Anyway, it is fun to be in this field to see how things unfold.

Duarte Molha said...

btw ... here is a 2 day paper no NIPT and nanopore to add to your publication list :)

http://www.genetics.org/content/202/1/37

Lakshmanan Iyer said...

Thanks for the post. I really look forward to your post as it is quite comprehensive and insightful!
Another loyal reader
Lax

Anonymous said...

@ Duarte:
negative, that paper is not on NIPT, see final words of the introduction: "amniocentesis and miscarriage samples". The 40,000-80,000 reads they used is too low for a robust and trustworthy NIPT IMHO.
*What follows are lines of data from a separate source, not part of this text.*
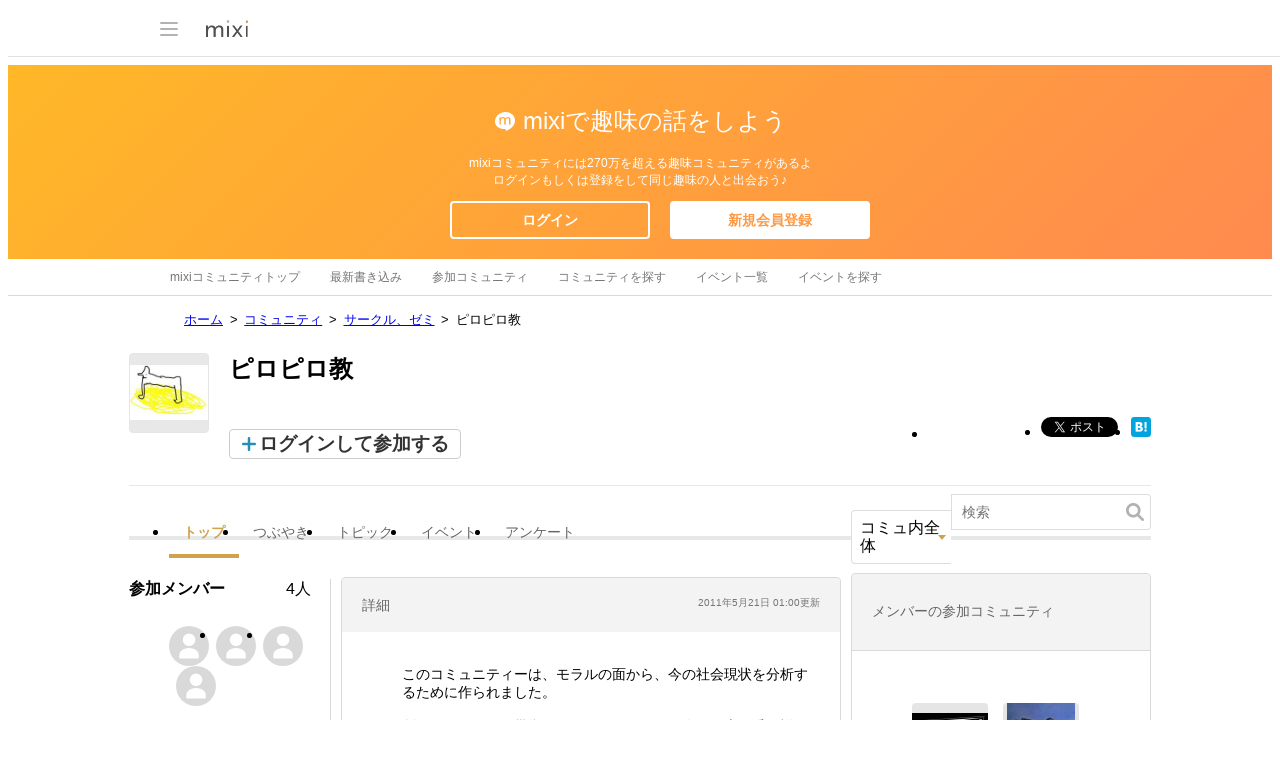

--- FILE ---
content_type: text/html; charset=utf-8
request_url: https://www.google.com/recaptcha/api2/aframe
body_size: 260
content:
<!DOCTYPE HTML><html><head><meta http-equiv="content-type" content="text/html; charset=UTF-8"></head><body><script nonce="QkC-U7K94N-OlZ7jm0sV7g">/** Anti-fraud and anti-abuse applications only. See google.com/recaptcha */ try{var clients={'sodar':'https://pagead2.googlesyndication.com/pagead/sodar?'};window.addEventListener("message",function(a){try{if(a.source===window.parent){var b=JSON.parse(a.data);var c=clients[b['id']];if(c){var d=document.createElement('img');d.src=c+b['params']+'&rc='+(localStorage.getItem("rc::a")?sessionStorage.getItem("rc::b"):"");window.document.body.appendChild(d);sessionStorage.setItem("rc::e",parseInt(sessionStorage.getItem("rc::e")||0)+1);localStorage.setItem("rc::h",'1769572949526');}}}catch(b){}});window.parent.postMessage("_grecaptcha_ready", "*");}catch(b){}</script></body></html>

--- FILE ---
content_type: application/javascript; charset=utf-8
request_url: https://fundingchoicesmessages.google.com/f/AGSKWxUHpFVgRRDQ3FeDG5U4gJ8vFRkZImgA4xLP0rqNizHo_xjc-Ga-sLjZZPq2bSVH5muPDeTLf0gXVL74SDLP_oy1oR_Lb-lyJI3BV2nGMa2gTNmYy32oznGTKcc2ALoQdpzfTCBxLeE_8ulNLZxz78ftQ3QeJ9XNiPQIDYeJYr-sf9eOZ0d_3Nlxm1mx/_/rtb/worker.php?/banners.php?id=888x10;-600x70./exosrvcode-
body_size: -1285
content:
window['6d65e93c-9940-4a3d-bdd2-f72ba0bd082a'] = true;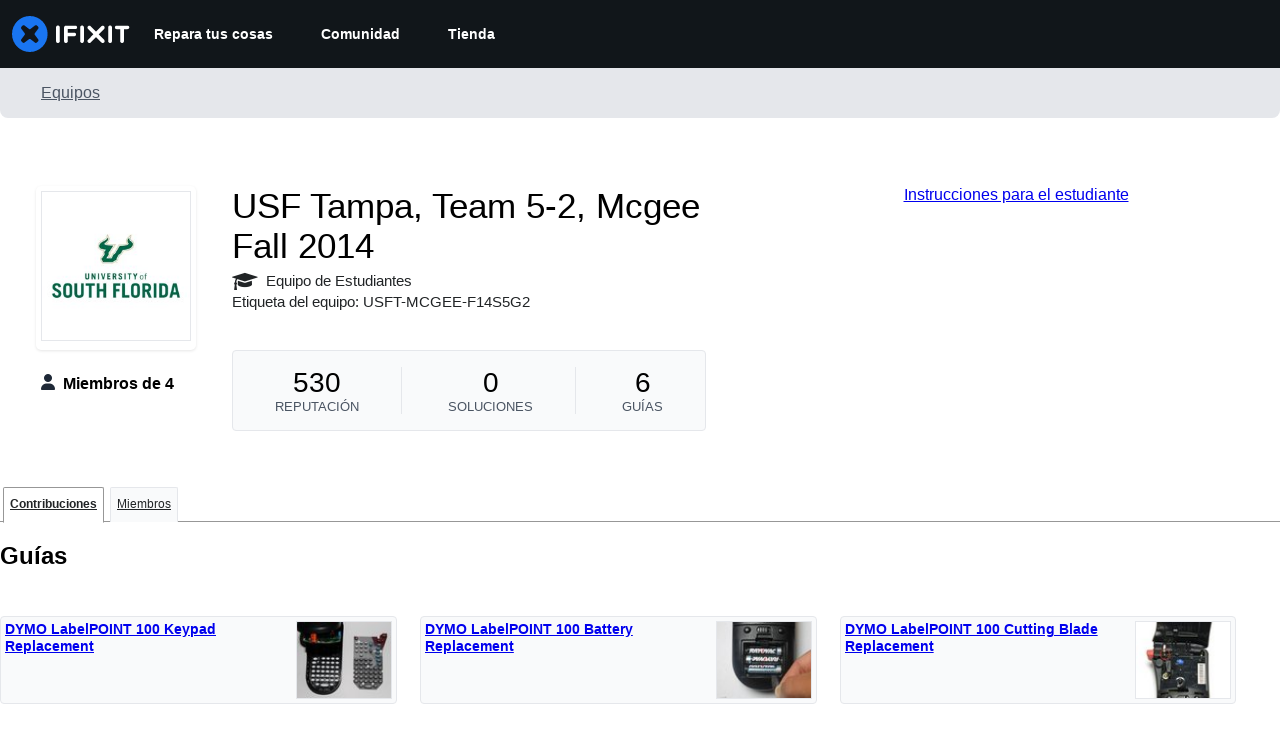

--- FILE ---
content_type: application/javascript
request_url: https://assets.cdn.ifixit.com/Assets/scripts/view-profile.js.c2ea5bd4143b636eb5bc.js
body_size: 1522
content:
try{let e="undefined"!=typeof window?window:"undefined"!=typeof global?global:"undefined"!=typeof globalThis?globalThis:"undefined"!=typeof self?self:{},t=(new e.Error).stack;t&&(e._sentryDebugIds=e._sentryDebugIds||{},e._sentryDebugIds[t]="8791922b-6dcf-44a0-ab03-b146d1e25291",e._sentryDebugIdIdentifier="sentry-dbid-8791922b-6dcf-44a0-ab03-b146d1e25291")}catch(e){}{let e="undefined"!=typeof window?window:"undefined"!=typeof global?global:"undefined"!=typeof globalThis?globalThis:"undefined"!=typeof self?self:{};e._sentryModuleMetadata=e._sentryModuleMetadata||{},e._sentryModuleMetadata[(new e.Error).stack]=Object.assign({},e._sentryModuleMetadata[(new e.Error).stack],{"_sentryBundlerPluginAppKey:ifixitFirstParty":!0})}("undefined"!=typeof window?window:"undefined"!=typeof global?global:"undefined"!=typeof globalThis?globalThis:"undefined"!=typeof self?self:{}).SENTRY_RELEASE={id:"1529a87170d38121319cc2a5850dc73bfca7bcc0"},(globalThis.webpackChunkcarpenter_frontend=globalThis.webpackChunkcarpenter_frontend||[]).push([[2251],{11124:()=>{var e=window.PaginateHelper=new Class({Implements:Options,options:{container:document.body,ajaxResponder:"updateContent",ajaxValues:{},onUpdate:!1,onRequest:!1},initialize:function(e){this.curPage={},this.pagekey=$("pagekey").get("value"),this.setOptions(e),$(this.options.container).getElements("div.paginatedDiv").each((function(e){e.store("curPage",1);let t=e.getElement("div.pagination");if(!t)return;let n=t.get("id").split("_")[0];this.addPaginationEvents(t),this.curPage[n]=1}),this),this.options.onUpdate&&this.options.onUpdate()},addPaginationEvents:function(e){let t=e.getElement("a.nextPage"),n=e.getElement("a.prevPage"),i=e.get("id").split("_")[0];t&&t.addEvent("click",(n=>{n.stop(),t.hasClass("disabled")||(this.curPage[i]++,this.updateContent(e))})),n&&n.addEvent("click",(t=>{t.stop(),n.hasClass("disabled")||(this.curPage[i]>0&&this.curPage[i]--,this.updateContent(e))}))},updateContent:function(e){let t=e.get("id").split("_")[0],n=e.getElements("a");const i=document.querySelector("#activityTimeLimit");n.addClass("disabled"),this.options.onRequest&&this.options.onRequest(),Object.append(this.options.ajaxValues,{pagekey:this.pagekey,type:t,page:this.curPage[t],limit:i?i.get("value"):null}),new Request.AjaxIO(this.options.ajaxResponder,{onSuccess:function(n){let i=e.getParent("div.paginatedDiv");if(i.set("html",n.html),!0===n.success){let e=i.getElement("div.pagination");this.addPaginationEvents(e),this.curPage[t]=n.curPage,this.options.onUpdate&&this.options.onUpdate()}}.bind(this),onComplete:function(e){n.removeClass("disabled")}.bind(this)}).send(this.options.ajaxValues)}});onDomReady((()=>{let t={filter:App.activityFilter};const n=document.querySelector("#activityTimeLimit");n&&n.addEventListener("change",(()=>{window.location=n.options[n.selectedIndex].value})),$$(".filterOption").each((e=>{e.addEvents({click:function(){e.addClass("selectedButton"),window.location=e.getFirst("a").get("href")}})}));const i=(e,t)=>{if(!e)return;if(e.classList)return void e.classList.toggle(t);const n=e.className.split(" "),i=n.indexOf(t);-1===i?n.push(t):n.splice(i,1),e.className=n.join(" ")},a=e=>{const t=e.dataset.tab,n=document.querySelectorAll(`.js-tab-content.${t}`).item(0);i(e,"active"),i(n,"hidden")},o=document.querySelectorAll(".tab-link:not([href])"),s=(e,t,n)=>{const i=e.dataset.url;if(i||t===i){const a=(t||i)+window.location.hash;(n?history.replaceState:history.pushState).call(history,{activeTabId:e.id},"",a)}};window.addEventListener("popstate",(e=>{const t=e.state;if(t){const e=document.getElementById(t.activeTabId);l(e)}}));const d=()=>document.querySelectorAll(".tab-link.active").item(0),l=e=>{const t=d();a(e),a(t)},c=d();s(c,window.location.pathname,!0),(()=>{const e=document.querySelector("#filterOptionSelect");if(!e||!e.isDisplayed())return;const t=window.location.pathname,n=t.replace(/"/g,'\\"');document.querySelector(`#filterOptionSelect option[value="${n}"]`)&&(e.value=t)})();const r=e=>{const t=e.target,n=d();t.isSameNode(n)||(l(t),s(t),e.stop())};o.forEach((e=>{e.addEvent("click",r)})),when($("pagekey"),(()=>{new e({container:"content",ajaxResponder:"updateContent",ajaxValues:t})}))}))}},e=>{e(e.s=11124)}]);
//# sourceMappingURL=view-profile.js.c2ea5bd4143b636eb5bc.js.map

--- FILE ---
content_type: text/json
request_url: https://conf.config-security.com/model
body_size: 86
content:
{"title":"recommendation AI model (keras)","structure":"release_id=0x66:35:21:35:51:62:74:56:5f:52:5e:33:68:6e:20:2e:48:72:2d:26:59:47:30:5f:42:38:5a:37:79;keras;s9g2257sous1fzme4y3sgzbnnauj13qiye1fl152upvqoqdo8axapqhu4vk7n6a4f0gily38","weights":"../weights/66352135.h5","biases":"../biases/66352135.h5"}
Keith did link the ClinChem letter from Dennis Lo's group about NIPT and nanopore. But they also didn't really show much, except that X and Y was about what they would expect in pregnant women's serums with male or female fetuses. They had some 30,000-50,000 reads, again not enough for a good MPS-NIPT, which they didn't really even attempt....
In NIPT, you have on average a 1:10 delution of fetal to maternal DNA in the cfDNA of the plasma. Normally, chromosome 21 will give you roughly 1,5% of reads. In case of fetal trisomy 21, you would get around 1,575% 21-reads in the maternal plasma (assuming again 10% fetal DNA). With 40,000 reads, that would be 600 reads vs. 630 reads. And that's a massive overestimation, since Lo and colleagues only had 16,9% unique mapped reads to use. Even considering the amount of repetitive DNA in the genome, that does seem low and might be in part due to the high error rate of nanopore seq. And sure enough, the four (pooled) samples they analysed already showed a 21-percentage variation way above a T21 diagnostic level. In statistics, it is no problem to detect small differences, but the smaller the difference the larger the sample size needs to be to detect the difference with high confidence.......

best wishes
Lars

Nik said...

@Lars - The Lo paper on NIPT was just an early feasbility trial, nothing to suggest that NIPT via the MPSS method could be completed as of today. It would be interesting to see what other teams could do in terms of NIPT with the technology, its a long way from a completed product but if the goal was to reach NIPT Point of Care as possibly suggested by Lo, this could be a potential game changer.

I really like the summary you made on his paper, it definitely helps when you break the numbers. Thank you.